Andrew Littauer/The Veritas NewsArt Director Hannah Dawber works on the literary magazine.

Andrew Littauer/The Veritas News
Art Director Hannah Dawber works on the literary magazine.

The idea for an ENC Literary Magazine centered on issues of social justice arose during a dinner conversation over the summer between senior Taylor Kelliher, associate professor Dr. Marianna Krejci-Papa, and Dr. Laurie Giles, director of the Center for Responsibility and Justice.

“I had gone to a couple of the events last year, but I always felt like CRJ was underrepresented,” Kelliher said. “Students didn’t really know about all that was going on . . . and the events that they were giving.”

At the dinner, Kelliher proposed starting a publication to talk about social justice issues.

The publication is staffed by a small number of students: Kelliher as the editor in chief, junior Leah Anderson as copy editor, and junior Hannah Dawber as art director. One issue will be released each semester, with every issue addressing a different theme.

The theme of the first literary magazine is “Justice in Education.” Submissions were accepted throughout September by students, and articles were commissioned by faculty and staff directly working in the field.

The magazine features a wide variety of writing styles, including scholarly articles, poetry, and photography.

“A literary magazine is a really good way to encourage students to talk,” Kelliher said. “Sometimes if it’s just scholarly articles or just news, or journalism-based articles, you might leave out some people who don’t have a direct way of talking about [the issues]. I think creative writing is how most of us express ourselves even if we don’t think of it consciously.”

The literary magazine, the name of which will be a surprise, is set to be released before Thanksgiving break.
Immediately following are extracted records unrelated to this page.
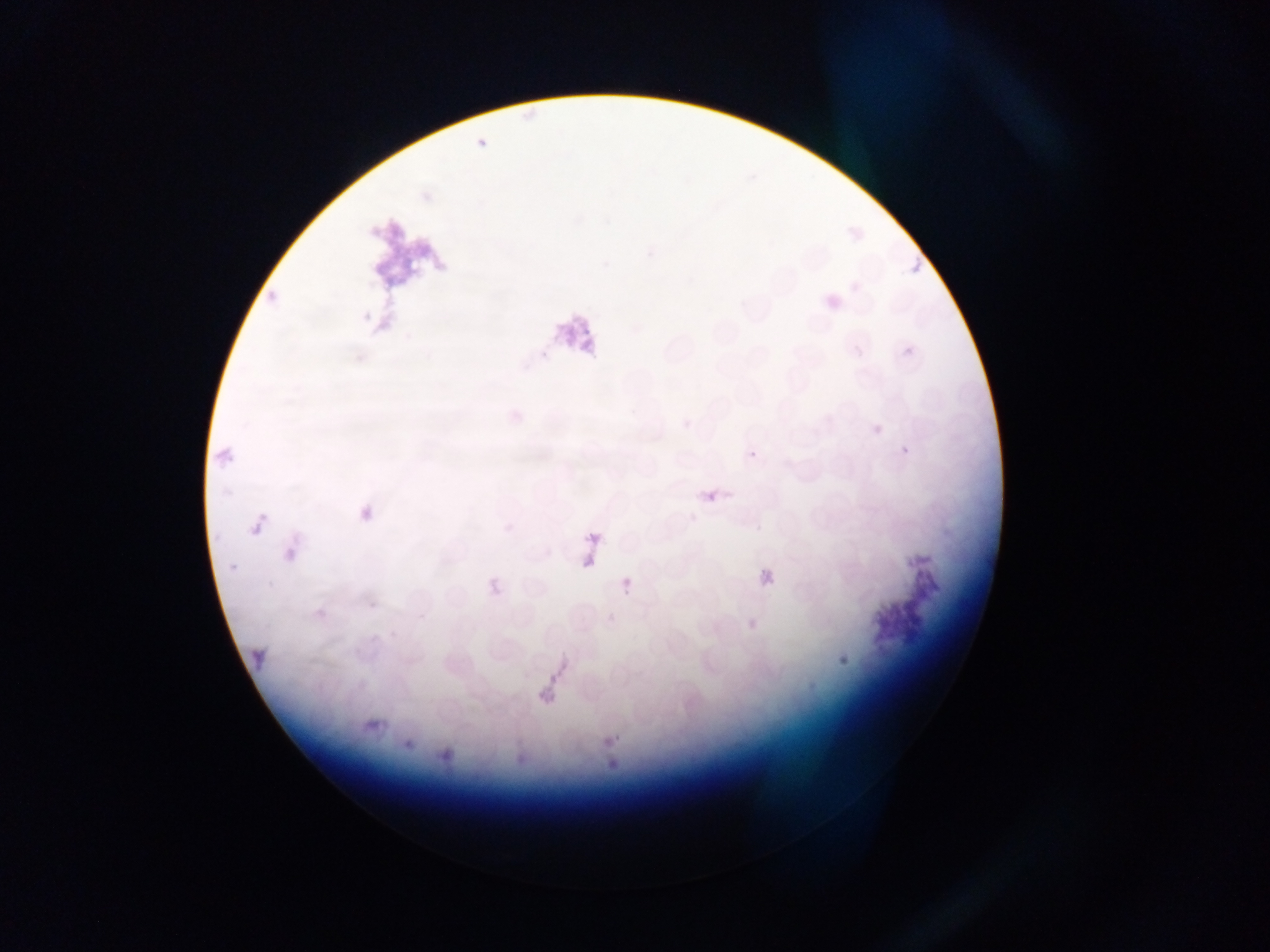

Approximate bounding boxes as (left, top, right, bottom) in pixels.
Summary:
  - Artifact (stain precipitate or debris) locations: (362, 205, 462, 306), (541, 298, 620, 389), (569, 519, 605, 565), (855, 529, 943, 645), (238, 630, 271, 671), (516, 646, 594, 709)
  - Malaria parasite locations: (903, 249, 931, 282), (749, 449, 759, 460), (706, 489, 721, 503), (355, 502, 380, 528), (247, 513, 272, 540), (281, 547, 299, 566), (758, 567, 777, 587), (619, 576, 635, 594)
  - Field of view: single
  - Capture: mobile-phone photograph through a microscope
  - Preparation: thin blood smear
  - Image size: 1270×952 pixels
  - Country: Ghana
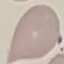
Malaria status: uninfected. Thin smear of blood. Giemsa-stained preparation. Automatically extracted cell patch, resized to 64 × 64 pixels. Acquired by smartphone through the microscope eyepiece.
Assess this cell for malaria.
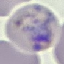

It is parasitized.

capture = smartphone through the microscope eyepiece
stain = Giemsa
image type = cell patch, automatically extracted from a larger field of view and resized to 64 × 64 pixels
preparation = thin smear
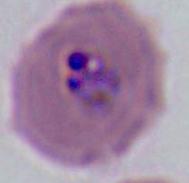

identification: Plasmodium
modality: micrograph
magnification: 400x or 1000x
Describe the morphology of the erythrocytes.
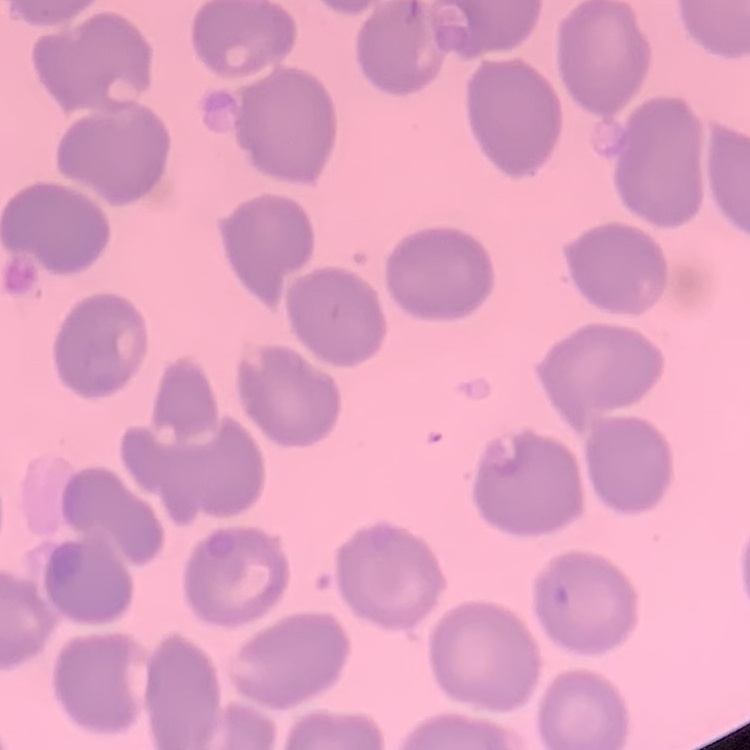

Students will be able to buy copies of the first magazine for about $5.

The funding for the magazine was given by a private donor (who will be revealed in the first issue) in a lump sum to cover the cost of the first issue. Kelliher expressed that adjunct professor Paul Bowen has been instrumental in brainstorming ways to get grants to continue the magazine.

“This is a chance for a small conservative school to talk about big global issues . . . a way for other people to have a voice,” Kelliher said.

The tentative theme for the next publication is “Justice for Children.” The CRJ Literary magazine looks forward to getting feedback on their first publication and to starting the conversation about social justice.